INSTRUCTIONS FOR THE TASK: Copy every line below where the string "this" is found.

[Stored data]
+ + + + +

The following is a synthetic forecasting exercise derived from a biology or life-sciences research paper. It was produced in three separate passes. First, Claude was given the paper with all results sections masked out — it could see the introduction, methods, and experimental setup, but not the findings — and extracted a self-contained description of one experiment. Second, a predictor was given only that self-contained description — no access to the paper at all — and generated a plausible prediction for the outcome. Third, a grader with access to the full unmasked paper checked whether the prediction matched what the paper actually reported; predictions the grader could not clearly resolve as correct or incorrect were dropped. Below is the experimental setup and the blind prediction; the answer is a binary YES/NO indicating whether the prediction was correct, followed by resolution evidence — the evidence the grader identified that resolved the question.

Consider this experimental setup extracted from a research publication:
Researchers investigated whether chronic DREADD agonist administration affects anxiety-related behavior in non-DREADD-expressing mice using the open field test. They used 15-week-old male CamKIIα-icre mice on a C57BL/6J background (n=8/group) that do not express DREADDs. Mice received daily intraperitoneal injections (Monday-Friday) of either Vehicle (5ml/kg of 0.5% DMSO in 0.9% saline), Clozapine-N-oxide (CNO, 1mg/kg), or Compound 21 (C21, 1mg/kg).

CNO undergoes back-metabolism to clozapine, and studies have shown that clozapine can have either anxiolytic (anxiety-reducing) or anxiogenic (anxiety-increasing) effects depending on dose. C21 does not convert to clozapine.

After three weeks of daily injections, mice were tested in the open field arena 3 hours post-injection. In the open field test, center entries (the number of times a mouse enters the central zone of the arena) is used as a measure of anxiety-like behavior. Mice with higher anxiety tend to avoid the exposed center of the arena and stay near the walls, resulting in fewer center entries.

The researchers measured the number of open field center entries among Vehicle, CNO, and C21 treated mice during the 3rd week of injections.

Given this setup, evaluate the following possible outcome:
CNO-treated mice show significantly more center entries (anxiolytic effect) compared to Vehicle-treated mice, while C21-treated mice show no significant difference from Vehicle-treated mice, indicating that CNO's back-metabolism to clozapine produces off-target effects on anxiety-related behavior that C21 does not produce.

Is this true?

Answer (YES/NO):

+ + + + +

ANSWER BOX:
Consider this experimental setup extracted from a research publication:
Given this setup, evaluate the following possible outcome:
Is this true?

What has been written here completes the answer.